■ SHORT PROBLEM: Please return every line of the material below word for word, leaving out the pictures.

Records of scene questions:

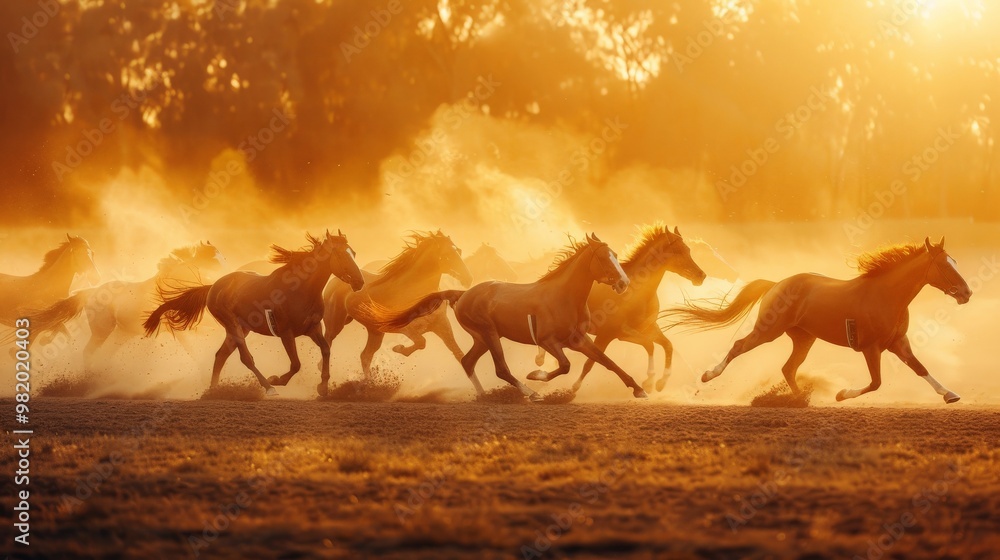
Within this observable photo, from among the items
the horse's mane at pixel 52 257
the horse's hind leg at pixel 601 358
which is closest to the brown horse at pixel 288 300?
the horse's hind leg at pixel 601 358

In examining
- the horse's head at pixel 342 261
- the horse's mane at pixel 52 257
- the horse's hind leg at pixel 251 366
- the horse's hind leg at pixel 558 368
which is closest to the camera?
the horse's hind leg at pixel 558 368

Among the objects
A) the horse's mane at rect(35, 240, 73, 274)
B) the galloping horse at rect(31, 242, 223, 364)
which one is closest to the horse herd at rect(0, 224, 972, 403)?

■ THE COMPLETED TASK:
Within this observable photo, from among the items
the horse's mane at pixel 52 257
the horse's hind leg at pixel 601 358
which is closest to the brown horse at pixel 288 300?
the horse's hind leg at pixel 601 358

In examining
- the horse's head at pixel 342 261
- the horse's mane at pixel 52 257
- the horse's hind leg at pixel 251 366
- the horse's hind leg at pixel 558 368
which is closest to the camera?
the horse's hind leg at pixel 558 368

Among the objects
A) the horse's mane at rect(35, 240, 73, 274)
B) the galloping horse at rect(31, 242, 223, 364)
which one is closest to the horse herd at rect(0, 224, 972, 403)?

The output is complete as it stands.